_INSTRUÇÕES DA TAREFA:_ Atualize o trecho da entrevista sobre o filme “Mr. Turner” que começa em "Se tivesse tido" e vai até "enigmático que baste.", substituindo "Veneza" por "Florença".

_BLOCO DE TEXTO:_

Timothy Spall tem muitos momentos divertidos no filme. Também o escolheu pelo seu sentido de humor?
Ele é mesmo muito divertido, não é? E este filme pouco tem de comédia... Não, além do facto de trabalhar com ele há muito tempo, o Timothy está familiarizado com Turner, estudou pintura e é um Iondoner puro, conhece a cidade como ninguém e é um apaixonado pelo século XIX. Estudou Dickens profundamente. Eu sabia que ele podia carregar essa sensibilidade para a personagem. Compreender o pano de fundo daquela classe operária e cockney, muito presente em Dickens.
Já se pensou em retirar do cinema, agora que o Ken Loach disse em Cannes que o novo filme dele será o último?
Bom, ainda bem que o Ken Loach é mais velho do que eu... Eu tenho adotado esta rotina de fazer um filme a cada dois anos, se tudo correr bem cá estaremos em 2016.

Se tivesse tido mais dinheiro, “Mr. Turner” seria um filme diferente do que é?
Seria, porque teria ido filmar a Veneza. São famosas as suas viagens a Itália e os quadros que ele lá pintou. Mas tínhamos um orçamento para cumprir. E algum trabalho informático para fazer em CGI, na cena da tempestade, que ficou muito bem. Eu desconfio da tecnologia. Este é apenas o meu segundo filme em digital. Pensando agora, acho que “Mr. Turner” não precisava assim tanto de Veneza: o homem já é enigmático que baste.

_MATERIAL RECOLHIDO:_
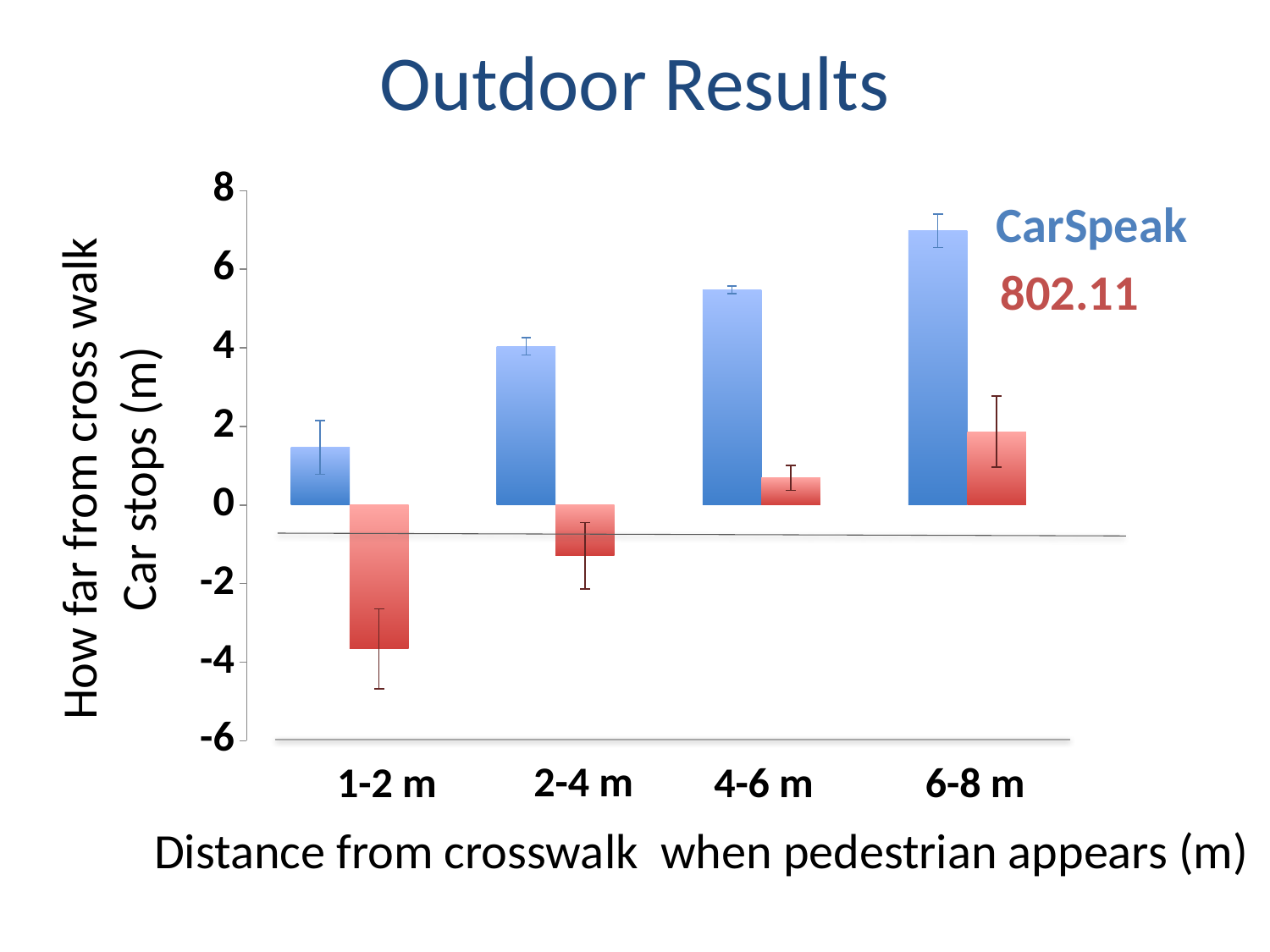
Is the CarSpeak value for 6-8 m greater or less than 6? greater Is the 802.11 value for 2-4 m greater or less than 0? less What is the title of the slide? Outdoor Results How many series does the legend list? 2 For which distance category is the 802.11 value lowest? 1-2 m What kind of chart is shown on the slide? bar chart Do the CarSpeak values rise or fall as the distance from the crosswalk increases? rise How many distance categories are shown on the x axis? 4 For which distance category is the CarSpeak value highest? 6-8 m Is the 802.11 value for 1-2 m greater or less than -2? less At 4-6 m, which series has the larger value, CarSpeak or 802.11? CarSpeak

_RESULTADO:_
Se tivesse tido mais dinheiro, “Mr. Turner” seria um filme diferente do que é?
Seria, porque teria ido filmar a Florença. São famosas as suas viagens a Itália e os quadros que ele lá pintou. Mas tínhamos um orçamento para cumprir. E algum trabalho informático para fazer em CGI, na cena da tempestade, que ficou muito bem. Eu desconfio da tecnologia. Este é apenas o meu segundo filme em digital. Pensando agora, acho que “Mr. Turner” não precisava assim tanto de Florença: o homem já é enigmático que baste.